Worldwide, men are victimized at much higher rates, especially when the perpetrator is a stranger. But men also commit the vast majority of violent crimes. Most of these crimes end up being men hurting other men. Of particular interest is homicide statistics...
>A 2013 global study on homicide by the United Nations Office on Drugs and Crime found that males accounted for about 96 percent of all homicide perpetrators worldwide.
The wiki speculates that this could be due to biological differences, such as men being much more willing to engage in risky behavior.
Then shouldn't you look at whether the act violence involves two people of criminal background instead of looking at their gender?
Just because someone is subjected to violence from someone who shares some group characteristics doesn't mean it's not worth investigating or that he or she is somehow responsible for this violence.
A similar logic could be applied to black men on black men violence, to cite other answer that you got.
To push it further I what stops us from using the same reasoning to say that it's not worth investigating domestic violence in the case of same-race couple? In the end it's just whites hurting whites.
In terms of evaluating police effectiveness it could matter in some cases.
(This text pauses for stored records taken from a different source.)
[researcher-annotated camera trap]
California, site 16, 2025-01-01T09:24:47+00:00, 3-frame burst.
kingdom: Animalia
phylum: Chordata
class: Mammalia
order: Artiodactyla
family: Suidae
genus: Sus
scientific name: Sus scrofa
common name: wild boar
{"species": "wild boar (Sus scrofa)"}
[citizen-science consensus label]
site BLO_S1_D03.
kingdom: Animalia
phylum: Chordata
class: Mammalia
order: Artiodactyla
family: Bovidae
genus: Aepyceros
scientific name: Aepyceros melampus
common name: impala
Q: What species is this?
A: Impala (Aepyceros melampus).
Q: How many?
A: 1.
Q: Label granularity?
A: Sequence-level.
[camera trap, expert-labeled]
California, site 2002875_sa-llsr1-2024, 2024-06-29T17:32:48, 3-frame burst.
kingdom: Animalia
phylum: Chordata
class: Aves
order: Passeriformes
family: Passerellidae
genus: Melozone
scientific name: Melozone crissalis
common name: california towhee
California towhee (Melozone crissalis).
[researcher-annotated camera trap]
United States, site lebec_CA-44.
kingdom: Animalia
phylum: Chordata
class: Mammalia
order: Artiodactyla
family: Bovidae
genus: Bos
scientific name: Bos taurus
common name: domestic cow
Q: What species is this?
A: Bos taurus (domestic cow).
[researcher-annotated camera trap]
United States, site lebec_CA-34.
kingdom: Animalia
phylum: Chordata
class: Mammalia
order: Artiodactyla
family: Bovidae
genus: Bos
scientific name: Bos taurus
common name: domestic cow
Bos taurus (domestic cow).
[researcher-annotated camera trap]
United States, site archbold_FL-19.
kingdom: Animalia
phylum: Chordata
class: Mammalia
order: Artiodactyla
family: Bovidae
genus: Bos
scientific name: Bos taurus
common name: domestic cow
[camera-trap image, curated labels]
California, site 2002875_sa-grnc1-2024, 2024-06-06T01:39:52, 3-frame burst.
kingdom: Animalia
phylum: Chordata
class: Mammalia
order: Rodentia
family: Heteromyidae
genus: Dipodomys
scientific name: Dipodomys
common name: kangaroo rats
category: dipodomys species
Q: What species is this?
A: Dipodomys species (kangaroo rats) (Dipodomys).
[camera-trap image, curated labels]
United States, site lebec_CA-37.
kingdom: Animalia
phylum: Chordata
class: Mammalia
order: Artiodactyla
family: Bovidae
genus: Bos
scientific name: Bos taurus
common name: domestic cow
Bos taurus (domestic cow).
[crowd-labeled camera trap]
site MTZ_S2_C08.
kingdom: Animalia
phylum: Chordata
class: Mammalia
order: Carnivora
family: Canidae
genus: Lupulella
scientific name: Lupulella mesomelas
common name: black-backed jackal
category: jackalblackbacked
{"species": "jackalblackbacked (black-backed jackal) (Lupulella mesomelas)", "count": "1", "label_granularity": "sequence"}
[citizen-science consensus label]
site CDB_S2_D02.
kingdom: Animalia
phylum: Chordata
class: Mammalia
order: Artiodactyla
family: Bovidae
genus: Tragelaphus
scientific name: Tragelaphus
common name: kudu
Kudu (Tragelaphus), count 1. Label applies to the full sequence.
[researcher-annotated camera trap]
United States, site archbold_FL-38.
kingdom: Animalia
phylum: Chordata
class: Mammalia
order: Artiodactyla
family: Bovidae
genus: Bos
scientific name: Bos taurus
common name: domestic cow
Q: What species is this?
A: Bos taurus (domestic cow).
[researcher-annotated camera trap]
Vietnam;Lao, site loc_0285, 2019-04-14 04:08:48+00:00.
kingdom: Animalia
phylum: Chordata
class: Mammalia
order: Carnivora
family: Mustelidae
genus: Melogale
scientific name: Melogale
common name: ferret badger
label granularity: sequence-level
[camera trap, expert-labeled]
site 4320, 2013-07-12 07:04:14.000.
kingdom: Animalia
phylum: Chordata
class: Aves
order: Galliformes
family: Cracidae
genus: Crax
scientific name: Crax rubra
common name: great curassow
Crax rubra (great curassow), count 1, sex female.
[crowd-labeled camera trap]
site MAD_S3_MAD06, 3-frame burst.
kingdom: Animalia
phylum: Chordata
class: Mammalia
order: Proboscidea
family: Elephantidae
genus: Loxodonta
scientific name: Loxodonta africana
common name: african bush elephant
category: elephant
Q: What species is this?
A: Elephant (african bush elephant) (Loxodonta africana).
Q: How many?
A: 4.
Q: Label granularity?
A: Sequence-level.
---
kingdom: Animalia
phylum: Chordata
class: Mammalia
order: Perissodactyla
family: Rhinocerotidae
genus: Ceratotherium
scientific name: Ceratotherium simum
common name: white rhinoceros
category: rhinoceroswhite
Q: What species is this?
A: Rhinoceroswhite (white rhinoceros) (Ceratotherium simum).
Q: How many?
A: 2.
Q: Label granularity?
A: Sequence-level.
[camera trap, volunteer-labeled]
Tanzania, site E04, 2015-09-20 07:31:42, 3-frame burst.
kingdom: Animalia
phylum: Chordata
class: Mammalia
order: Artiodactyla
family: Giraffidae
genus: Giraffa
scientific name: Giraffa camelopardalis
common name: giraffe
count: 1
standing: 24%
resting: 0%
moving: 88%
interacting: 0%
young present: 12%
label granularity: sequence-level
For example, the police probably can't do much to protect one drug dealer from another as both drug dealers are presumably trying to avoid the police (and the decision to legalise drugs is a political one not a police one).
The parent isn’t discounting male on male crime, in fact quite the opposite. He was responding to a comment about maybe men need more protection than women.
So your analogy to the police discounting black on black crime isn’t correct.
I'm not discounting male on male crime. The comment was supposed to be a confirmation of the parent's question. The other stuff came out because I learned it while reading that wiki and thought it was interesting, not because I think it's okay to ignore violence against men. (But I understand how it sounds like an implied "they deserve it" argument)
>A 2013 global study on homicide by the United Nations Office on Drugs and Crime found that males accounted for about 96 percent of all homicide perpetrators worldwide.
The wiki speculates that this could be due to biological differences, such as men being much more willing to engage in risky behavior.